About this exercise
The output should be every line below that includes the word "frames".

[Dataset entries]
= = = =
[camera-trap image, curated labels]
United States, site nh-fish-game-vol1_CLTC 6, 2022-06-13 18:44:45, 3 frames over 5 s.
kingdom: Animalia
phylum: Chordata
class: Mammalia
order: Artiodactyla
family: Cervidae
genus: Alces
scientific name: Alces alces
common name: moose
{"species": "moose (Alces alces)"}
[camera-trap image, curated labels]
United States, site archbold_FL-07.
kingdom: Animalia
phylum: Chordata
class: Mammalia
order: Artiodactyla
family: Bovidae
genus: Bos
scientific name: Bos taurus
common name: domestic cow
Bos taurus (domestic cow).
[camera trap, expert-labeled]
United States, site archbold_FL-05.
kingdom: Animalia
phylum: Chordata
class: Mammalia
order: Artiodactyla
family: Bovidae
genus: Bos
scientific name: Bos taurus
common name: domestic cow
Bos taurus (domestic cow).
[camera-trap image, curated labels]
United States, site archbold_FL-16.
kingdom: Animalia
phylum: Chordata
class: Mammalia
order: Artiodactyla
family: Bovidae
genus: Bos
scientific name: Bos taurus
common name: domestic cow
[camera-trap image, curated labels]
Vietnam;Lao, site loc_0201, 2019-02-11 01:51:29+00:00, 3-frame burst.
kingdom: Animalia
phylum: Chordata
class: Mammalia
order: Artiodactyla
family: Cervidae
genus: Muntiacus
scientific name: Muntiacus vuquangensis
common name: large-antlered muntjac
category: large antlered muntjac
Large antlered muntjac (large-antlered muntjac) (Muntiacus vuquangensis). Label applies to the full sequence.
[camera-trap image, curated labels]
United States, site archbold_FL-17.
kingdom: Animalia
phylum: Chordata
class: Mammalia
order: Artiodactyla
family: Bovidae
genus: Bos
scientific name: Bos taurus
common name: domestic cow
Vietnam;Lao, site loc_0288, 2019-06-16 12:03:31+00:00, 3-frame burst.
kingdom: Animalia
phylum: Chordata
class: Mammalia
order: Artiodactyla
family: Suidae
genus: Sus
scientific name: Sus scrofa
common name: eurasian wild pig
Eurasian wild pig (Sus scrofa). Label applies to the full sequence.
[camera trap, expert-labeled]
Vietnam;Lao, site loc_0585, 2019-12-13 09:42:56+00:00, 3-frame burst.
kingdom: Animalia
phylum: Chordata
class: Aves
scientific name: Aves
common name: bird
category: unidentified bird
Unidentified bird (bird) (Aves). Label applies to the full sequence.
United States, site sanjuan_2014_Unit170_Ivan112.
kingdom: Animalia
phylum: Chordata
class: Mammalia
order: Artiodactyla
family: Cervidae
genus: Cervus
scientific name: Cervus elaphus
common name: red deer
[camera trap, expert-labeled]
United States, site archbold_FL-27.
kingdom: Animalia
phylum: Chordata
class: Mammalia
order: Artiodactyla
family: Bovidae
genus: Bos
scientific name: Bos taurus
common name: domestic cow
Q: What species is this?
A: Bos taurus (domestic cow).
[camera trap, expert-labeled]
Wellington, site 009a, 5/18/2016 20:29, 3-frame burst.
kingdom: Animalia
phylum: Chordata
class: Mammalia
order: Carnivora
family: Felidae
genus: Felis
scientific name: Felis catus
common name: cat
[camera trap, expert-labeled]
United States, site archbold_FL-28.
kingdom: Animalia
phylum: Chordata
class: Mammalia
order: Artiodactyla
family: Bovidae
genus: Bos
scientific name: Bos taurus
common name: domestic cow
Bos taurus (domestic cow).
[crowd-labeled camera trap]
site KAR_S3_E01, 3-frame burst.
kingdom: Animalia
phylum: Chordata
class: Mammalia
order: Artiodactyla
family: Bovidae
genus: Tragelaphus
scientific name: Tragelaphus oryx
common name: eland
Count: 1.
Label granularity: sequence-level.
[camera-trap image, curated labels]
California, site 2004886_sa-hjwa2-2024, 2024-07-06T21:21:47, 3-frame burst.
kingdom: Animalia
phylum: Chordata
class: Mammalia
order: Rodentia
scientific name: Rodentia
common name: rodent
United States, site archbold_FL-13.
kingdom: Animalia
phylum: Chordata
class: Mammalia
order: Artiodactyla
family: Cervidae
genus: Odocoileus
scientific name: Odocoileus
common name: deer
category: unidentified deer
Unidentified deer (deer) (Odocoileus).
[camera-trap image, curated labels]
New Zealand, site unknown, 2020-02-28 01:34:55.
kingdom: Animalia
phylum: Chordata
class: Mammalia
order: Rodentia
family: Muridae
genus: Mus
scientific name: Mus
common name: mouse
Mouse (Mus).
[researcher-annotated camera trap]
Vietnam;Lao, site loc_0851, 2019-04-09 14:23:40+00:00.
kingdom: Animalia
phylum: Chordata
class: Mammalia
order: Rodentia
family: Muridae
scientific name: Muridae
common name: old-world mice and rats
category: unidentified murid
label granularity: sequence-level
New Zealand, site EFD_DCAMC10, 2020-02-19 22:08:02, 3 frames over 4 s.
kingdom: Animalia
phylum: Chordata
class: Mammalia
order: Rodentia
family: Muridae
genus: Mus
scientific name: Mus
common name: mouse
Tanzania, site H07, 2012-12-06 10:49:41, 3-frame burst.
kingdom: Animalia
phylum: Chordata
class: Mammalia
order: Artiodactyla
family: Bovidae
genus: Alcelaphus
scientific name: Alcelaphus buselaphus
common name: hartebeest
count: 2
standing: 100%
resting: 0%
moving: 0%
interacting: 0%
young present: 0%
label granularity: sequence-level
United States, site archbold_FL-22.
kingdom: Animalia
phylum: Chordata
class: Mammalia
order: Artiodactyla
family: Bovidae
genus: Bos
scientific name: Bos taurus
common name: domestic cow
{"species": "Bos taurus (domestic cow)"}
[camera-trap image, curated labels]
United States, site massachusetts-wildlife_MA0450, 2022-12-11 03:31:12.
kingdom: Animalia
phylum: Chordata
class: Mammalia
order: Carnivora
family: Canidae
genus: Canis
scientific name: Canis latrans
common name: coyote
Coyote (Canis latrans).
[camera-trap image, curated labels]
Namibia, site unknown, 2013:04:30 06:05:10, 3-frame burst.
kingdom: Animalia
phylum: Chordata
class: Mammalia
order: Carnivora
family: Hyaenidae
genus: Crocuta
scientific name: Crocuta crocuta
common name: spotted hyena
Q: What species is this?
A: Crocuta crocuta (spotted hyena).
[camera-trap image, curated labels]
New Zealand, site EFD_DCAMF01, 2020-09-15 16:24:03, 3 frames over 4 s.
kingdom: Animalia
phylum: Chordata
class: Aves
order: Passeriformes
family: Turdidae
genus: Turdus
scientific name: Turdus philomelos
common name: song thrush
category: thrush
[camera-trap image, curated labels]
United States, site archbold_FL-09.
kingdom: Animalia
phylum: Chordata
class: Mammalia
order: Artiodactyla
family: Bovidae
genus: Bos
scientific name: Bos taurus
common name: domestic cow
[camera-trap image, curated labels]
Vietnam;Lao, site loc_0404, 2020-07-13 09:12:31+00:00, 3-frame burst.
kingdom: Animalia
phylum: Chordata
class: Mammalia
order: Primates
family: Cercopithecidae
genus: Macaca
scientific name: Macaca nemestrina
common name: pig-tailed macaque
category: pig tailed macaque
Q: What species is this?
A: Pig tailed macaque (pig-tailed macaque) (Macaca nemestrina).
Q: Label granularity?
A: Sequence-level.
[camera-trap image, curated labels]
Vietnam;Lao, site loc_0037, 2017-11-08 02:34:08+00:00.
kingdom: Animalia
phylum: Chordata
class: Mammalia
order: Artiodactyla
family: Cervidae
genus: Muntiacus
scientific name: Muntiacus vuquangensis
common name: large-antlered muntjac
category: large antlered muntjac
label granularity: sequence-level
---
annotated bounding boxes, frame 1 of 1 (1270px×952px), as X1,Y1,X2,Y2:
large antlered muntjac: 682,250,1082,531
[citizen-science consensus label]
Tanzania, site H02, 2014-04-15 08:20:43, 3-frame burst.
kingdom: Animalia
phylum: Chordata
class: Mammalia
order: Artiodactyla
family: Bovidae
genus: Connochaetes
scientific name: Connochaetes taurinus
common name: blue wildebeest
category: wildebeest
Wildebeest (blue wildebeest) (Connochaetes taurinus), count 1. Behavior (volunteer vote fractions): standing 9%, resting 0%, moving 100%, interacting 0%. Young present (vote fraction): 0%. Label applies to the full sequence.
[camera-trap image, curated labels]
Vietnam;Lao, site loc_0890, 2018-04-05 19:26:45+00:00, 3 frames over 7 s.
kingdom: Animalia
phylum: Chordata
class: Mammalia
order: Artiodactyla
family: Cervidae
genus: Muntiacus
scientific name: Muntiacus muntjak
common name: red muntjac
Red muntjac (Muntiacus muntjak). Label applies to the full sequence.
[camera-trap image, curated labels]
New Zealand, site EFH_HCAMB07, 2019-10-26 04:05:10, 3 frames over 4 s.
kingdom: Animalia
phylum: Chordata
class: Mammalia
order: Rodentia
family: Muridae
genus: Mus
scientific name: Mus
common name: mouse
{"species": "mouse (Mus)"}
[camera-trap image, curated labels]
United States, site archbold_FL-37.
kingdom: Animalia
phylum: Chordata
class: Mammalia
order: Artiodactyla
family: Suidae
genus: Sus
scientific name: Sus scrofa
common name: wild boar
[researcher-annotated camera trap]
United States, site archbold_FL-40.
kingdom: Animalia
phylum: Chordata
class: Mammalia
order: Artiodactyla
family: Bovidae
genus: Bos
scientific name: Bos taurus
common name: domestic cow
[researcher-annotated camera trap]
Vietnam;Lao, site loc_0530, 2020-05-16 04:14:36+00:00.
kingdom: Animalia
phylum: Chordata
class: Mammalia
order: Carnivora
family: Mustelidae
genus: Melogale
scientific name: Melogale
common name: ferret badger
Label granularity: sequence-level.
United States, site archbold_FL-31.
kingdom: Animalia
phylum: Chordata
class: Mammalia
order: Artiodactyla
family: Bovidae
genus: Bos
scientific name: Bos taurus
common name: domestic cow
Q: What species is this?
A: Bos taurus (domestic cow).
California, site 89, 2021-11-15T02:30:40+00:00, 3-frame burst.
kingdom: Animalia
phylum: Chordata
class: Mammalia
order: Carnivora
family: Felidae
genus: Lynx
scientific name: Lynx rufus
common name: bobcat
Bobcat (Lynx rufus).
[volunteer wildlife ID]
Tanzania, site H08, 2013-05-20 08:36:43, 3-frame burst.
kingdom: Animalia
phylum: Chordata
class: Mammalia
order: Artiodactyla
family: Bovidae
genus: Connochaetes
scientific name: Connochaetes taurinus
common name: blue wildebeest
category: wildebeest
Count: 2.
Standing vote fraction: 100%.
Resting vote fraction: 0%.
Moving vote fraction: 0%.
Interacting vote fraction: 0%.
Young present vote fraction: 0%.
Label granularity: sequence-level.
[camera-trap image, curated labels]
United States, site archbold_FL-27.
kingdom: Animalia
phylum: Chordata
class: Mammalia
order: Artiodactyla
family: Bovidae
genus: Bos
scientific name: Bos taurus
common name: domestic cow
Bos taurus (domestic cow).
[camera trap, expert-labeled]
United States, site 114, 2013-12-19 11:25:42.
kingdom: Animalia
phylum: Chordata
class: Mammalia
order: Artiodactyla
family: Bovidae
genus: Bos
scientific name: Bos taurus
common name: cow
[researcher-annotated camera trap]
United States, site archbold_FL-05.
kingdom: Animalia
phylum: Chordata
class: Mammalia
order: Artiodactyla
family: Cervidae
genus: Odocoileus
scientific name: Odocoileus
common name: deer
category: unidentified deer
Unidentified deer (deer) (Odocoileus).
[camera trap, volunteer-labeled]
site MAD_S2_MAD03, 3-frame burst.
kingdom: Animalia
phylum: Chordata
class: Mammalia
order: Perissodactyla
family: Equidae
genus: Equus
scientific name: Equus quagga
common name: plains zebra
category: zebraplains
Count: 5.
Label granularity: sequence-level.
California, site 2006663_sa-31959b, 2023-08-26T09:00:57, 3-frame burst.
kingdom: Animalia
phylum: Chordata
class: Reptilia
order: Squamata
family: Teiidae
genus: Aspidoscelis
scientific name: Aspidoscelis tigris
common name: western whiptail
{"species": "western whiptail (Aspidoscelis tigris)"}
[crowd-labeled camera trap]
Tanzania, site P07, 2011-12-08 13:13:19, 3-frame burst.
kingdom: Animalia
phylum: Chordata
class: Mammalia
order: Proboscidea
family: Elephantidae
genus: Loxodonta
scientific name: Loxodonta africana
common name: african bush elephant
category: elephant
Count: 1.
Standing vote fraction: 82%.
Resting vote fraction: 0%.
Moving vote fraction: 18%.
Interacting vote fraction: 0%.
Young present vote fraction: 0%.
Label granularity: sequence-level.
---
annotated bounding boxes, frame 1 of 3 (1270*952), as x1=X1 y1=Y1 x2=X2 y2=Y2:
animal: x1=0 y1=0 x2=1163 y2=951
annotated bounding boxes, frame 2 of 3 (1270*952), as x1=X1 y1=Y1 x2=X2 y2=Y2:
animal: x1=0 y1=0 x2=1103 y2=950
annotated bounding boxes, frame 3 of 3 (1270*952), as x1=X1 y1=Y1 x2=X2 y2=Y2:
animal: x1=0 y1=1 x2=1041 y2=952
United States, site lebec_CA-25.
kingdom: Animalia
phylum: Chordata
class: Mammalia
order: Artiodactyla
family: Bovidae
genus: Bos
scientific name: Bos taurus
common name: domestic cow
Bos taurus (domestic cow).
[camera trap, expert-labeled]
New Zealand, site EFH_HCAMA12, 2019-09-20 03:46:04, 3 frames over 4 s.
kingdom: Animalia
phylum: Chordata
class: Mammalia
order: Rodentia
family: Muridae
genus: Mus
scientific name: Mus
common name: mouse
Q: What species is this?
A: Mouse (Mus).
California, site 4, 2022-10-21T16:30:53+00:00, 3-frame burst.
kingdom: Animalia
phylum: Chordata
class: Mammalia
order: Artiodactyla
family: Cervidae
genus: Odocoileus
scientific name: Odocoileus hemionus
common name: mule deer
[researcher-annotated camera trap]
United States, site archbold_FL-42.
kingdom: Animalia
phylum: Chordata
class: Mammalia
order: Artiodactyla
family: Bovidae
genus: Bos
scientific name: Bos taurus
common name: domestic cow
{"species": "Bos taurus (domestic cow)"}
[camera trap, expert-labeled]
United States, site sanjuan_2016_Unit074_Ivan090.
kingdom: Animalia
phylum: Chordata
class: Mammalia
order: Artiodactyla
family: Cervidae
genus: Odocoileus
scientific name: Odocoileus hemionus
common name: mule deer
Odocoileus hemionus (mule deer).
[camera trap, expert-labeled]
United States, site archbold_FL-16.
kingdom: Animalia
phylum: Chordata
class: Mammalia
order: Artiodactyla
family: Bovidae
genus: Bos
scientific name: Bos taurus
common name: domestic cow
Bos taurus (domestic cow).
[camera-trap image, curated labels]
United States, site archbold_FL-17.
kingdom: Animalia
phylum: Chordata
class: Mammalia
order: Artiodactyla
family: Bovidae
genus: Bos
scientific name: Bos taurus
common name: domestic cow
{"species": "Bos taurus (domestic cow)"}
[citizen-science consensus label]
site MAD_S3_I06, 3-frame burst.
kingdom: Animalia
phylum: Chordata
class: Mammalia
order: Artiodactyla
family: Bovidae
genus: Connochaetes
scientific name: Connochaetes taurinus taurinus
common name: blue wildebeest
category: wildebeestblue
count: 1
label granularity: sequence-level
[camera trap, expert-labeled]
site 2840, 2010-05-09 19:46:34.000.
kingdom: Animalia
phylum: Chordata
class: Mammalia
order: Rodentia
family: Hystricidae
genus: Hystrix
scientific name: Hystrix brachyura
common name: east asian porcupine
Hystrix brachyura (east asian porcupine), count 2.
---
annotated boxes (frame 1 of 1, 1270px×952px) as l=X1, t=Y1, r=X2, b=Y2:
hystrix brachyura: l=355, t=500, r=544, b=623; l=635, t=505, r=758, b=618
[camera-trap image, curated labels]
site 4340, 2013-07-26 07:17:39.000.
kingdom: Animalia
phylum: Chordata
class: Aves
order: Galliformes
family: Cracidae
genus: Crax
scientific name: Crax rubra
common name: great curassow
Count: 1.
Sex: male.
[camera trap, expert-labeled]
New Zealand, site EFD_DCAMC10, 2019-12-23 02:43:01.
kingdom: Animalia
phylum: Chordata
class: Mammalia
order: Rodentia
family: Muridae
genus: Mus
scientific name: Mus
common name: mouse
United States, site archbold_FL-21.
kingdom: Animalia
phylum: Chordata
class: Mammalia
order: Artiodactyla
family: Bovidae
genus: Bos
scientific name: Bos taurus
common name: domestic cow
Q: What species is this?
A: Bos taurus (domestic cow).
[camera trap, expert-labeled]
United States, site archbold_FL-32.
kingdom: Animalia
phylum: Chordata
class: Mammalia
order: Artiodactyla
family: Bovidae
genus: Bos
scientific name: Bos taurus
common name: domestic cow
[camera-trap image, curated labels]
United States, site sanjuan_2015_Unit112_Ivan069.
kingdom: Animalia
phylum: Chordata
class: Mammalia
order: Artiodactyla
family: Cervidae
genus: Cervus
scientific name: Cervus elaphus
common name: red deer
= = = =
Exercise response
United States, site nh-fish-game-vol1_CLTC 6, 2022-06-13 18:44:45, 3 frames over 5 s.
New Zealand, site EFD_DCAMC10, 2020-02-19 22:08:02, 3 frames over 4 s.
New Zealand, site EFD_DCAMF01, 2020-09-15 16:24:03, 3 frames over 4 s.
Vietnam;Lao, site loc_0890, 2018-04-05 19:26:45+00:00, 3 frames over 7 s.
New Zealand, site EFH_HCAMB07, 2019-10-26 04:05:10, 3 frames over 4 s.
New Zealand, site EFH_HCAMA12, 2019-09-20 03:46:04, 3 frames over 4 s.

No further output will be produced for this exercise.